Aynı acıları yaşamak zorunda mıyız?
Aklı, bilimi önceleyen, hukuku, demokratik değerleri esas alan bir sistem oluşturamadığımız için yıllardır genlerimize işlemiş bulunan ezberlerimizi hiç değiştirmeden aynı yanlışları tekrarlıyoruz ve doğal olarak aynı acıları yaşamaya devam ediyoruz.
Son Pençe-kilit operasyonunda 12 şehidimiz var, acımız büyük, gencecik fidanlarımızın evlerine düşen ateş hepimizin yüreğini yakıyor. Fiilen bir savaşta değiliz ama son 20 ayda tam 131 şehit verdik.
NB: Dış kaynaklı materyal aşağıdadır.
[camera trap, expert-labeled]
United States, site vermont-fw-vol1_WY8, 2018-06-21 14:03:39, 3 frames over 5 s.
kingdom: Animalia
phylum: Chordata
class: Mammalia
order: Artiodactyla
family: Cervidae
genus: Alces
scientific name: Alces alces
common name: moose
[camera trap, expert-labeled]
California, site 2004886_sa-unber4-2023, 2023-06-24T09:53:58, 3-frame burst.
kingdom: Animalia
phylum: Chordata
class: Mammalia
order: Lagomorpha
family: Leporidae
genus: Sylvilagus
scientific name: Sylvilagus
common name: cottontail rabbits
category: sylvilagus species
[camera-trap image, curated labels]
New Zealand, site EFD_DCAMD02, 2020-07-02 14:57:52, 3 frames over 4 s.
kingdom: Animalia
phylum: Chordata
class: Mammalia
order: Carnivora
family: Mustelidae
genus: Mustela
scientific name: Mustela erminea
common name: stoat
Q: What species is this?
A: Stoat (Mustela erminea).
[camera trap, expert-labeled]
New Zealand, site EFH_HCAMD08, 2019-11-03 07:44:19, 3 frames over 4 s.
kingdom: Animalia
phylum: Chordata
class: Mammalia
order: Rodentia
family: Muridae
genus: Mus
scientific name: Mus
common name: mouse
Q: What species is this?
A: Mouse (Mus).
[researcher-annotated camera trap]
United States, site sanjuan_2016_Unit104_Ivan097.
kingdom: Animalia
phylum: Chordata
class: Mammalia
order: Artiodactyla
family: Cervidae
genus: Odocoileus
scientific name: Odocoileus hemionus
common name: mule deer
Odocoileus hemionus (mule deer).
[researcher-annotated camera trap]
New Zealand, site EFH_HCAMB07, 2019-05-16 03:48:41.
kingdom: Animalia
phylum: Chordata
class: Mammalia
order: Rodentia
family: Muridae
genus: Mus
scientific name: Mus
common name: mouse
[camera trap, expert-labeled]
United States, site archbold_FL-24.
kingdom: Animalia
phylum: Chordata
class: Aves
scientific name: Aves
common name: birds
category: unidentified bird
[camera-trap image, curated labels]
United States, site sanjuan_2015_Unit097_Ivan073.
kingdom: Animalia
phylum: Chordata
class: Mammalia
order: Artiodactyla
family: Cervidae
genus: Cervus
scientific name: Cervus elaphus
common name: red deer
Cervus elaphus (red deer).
Yıllar değişiyor, nesiller değişiyor, iktidarlar değişiyor ama terör yüzünden çektiğimiz acılar hiç değişmiyor. Her seferinde şehit verdiğimiz canlar için öfkelerimizi, acılarımızı haykırıyoruz ama şehitlerin evlerindeki ateş yanmaya devam ediyor.
Bugün konuşması zor belki ama adına ister Kürt, isterse terör sorunu diyelim bizim çok önemli bir meselemiz var. AK Parti iktidarı ilk on yılında birtakım riskleri de göze alarak çözüm adımları attı, ancak Suriye’deki kaos ortamından da yararlanan PKK, masayı tekmeleyerek en iyi bildiği kan dökme işine geri döndü.
Evet karşımızda kan döken, sabotajlar düzenleyen kötülük simgesi olan bir örgüt var. 40 yıldır silahla bitiremediğimiz ama çözüm de üretemediğimiz acı gerçek ne yazık ki bu…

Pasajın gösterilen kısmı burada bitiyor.